# Conjunto de tareas
a - Según el fragmento sobre el sentimiento de orfandad de los argentinos, ¿por qué la crisis política nunca terminó? Responda en una a tres oraciones.
b - Enumere los adverbios que el fragmento coloca entre comas inmediatamente después de «Nos acostumbramos».

# Fragmento de lectura
::::::::::

Intentaré hablar desde el plural para dar una impresión de pertenencia a la idea. Los argentinos, en promedio, tenemos un serio sentimiento de orfandad. Permanentemente pretendemos hallar una figura que reemplace de algún modo la seguridad de nuestros padres, aunque no los hayamos tenido. En un eterno conflicto de infancia eterna, nos congraciamos con el jefe que nos dio una palabra de aliento, aunque nos negree en horarios y remuneraciones. Como si estuviéramos en la primaria, algunos vemos en el otro alguien a quien serle fiel, una persona por quien dar la vida, por el sólo hecho de que es más popular que nosotros y, por ende, nos da más chapa pertenecer a su entorno. Todos somos medianamente caudillistas, en algún aspecto de nuestras vidas. Necesitamos quién nos cambie los paradigmas en los que vivimos o, al menos, nos disfrace la realidad, por lo que dependemos de esa esperanza para poder seguir con nuestras vidas.
En un comportamiento masificado, luego de sufrir una crisis económica, política y social hace una década, nos hemos refugiado en el padre bueno y bondadoso que nos dio un poco de estabilidad. Los palazos eran apenas unos detalles. Los negociados que comenzaban a aparecer, eran tan sólo unos defectos a mejorar. A la crisis social nos hemos acostumbrado. No nos sacaron de ella ni la solucionaron. Nos acostumbramos, mal, a ver familias enteras durmiendo a la vera de la Casa Rosada, con el techo de las galerías como único hogar. Nos acostumbramos, pésimamente, a que un mocoso camine descalzo por Constitución mangueando una moneda. Nos acostumbramos, patéticamente, a la muerte inútil, sin sentido y ridícula, cotidiana y siempre violente, venga de la pistola de algún fumapaco, o de la inanición de un pibe. De la crisis económica, nunca salimos, sólo nos acostumbramos al consumo de productos financiados, al reviente de tarjetas de compra y a cualquier gasto supérfluo que nos quite la angustia ante la imposibilidad de ahorro. Y la crisis política nunca terminó. Si en cada elección vemos internas partidarias, la crisis no terminó. Si no existe una homogeneidad de criterios -no digo de ideologías, hablo de criterios- a la hora de votar, la crisis política nunca aminoró. Si las únicas posibilidades de enfrentar al poder viene de herederos de apellidos o personas que en cualquier otra profesión ya se encontrarían jubiladas, estamos en una crisis cada vez más profunda debido a la ausencia de cuadros.

::::::::::

# Datos para analizar
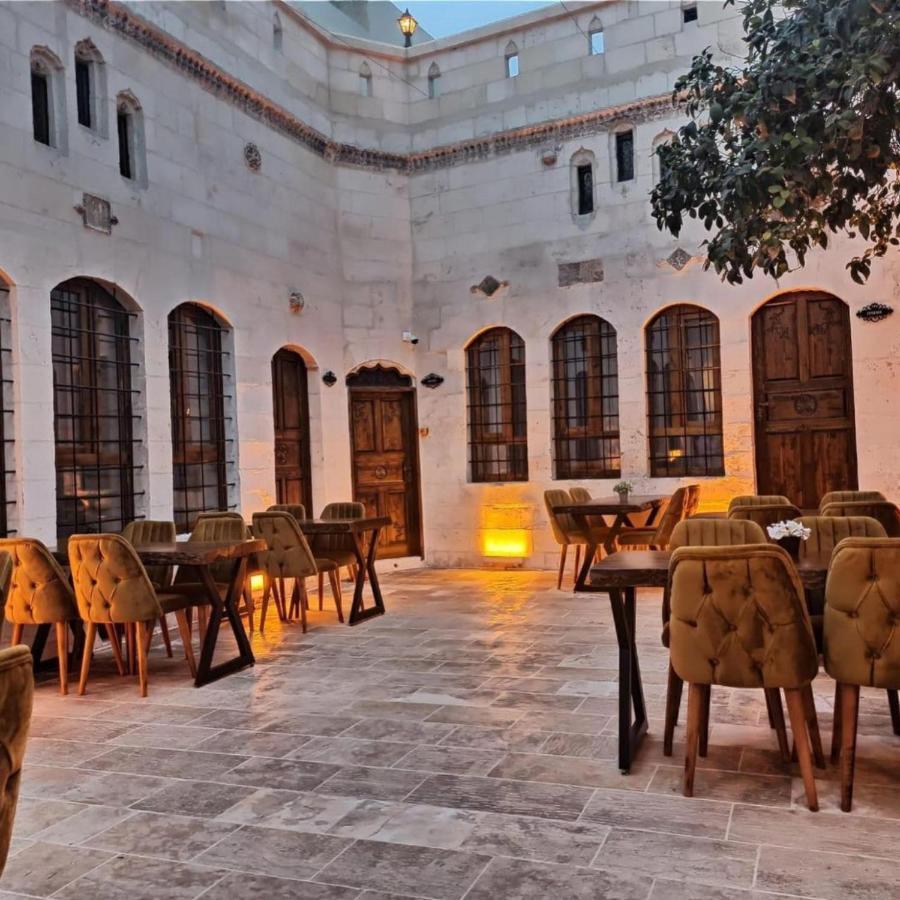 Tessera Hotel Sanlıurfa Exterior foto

::::::::::

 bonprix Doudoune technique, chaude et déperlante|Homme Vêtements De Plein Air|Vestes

::::::::::

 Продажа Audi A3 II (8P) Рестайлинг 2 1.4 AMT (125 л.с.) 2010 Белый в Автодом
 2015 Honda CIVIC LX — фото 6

::::::::::

# Soluciones
a - En cada elección aparecen internas partidarias y no existe una homogeneidad de criterios a la hora de votar. Además, las únicas posibilidades de enfrentar al poder provienen de herederos de apellidos o de personas que en cualquier otra profesión ya estarían jubiladas, lo que profundiza la crisis por la ausencia de cuadros.

b - mal, pésimamente, patéticamente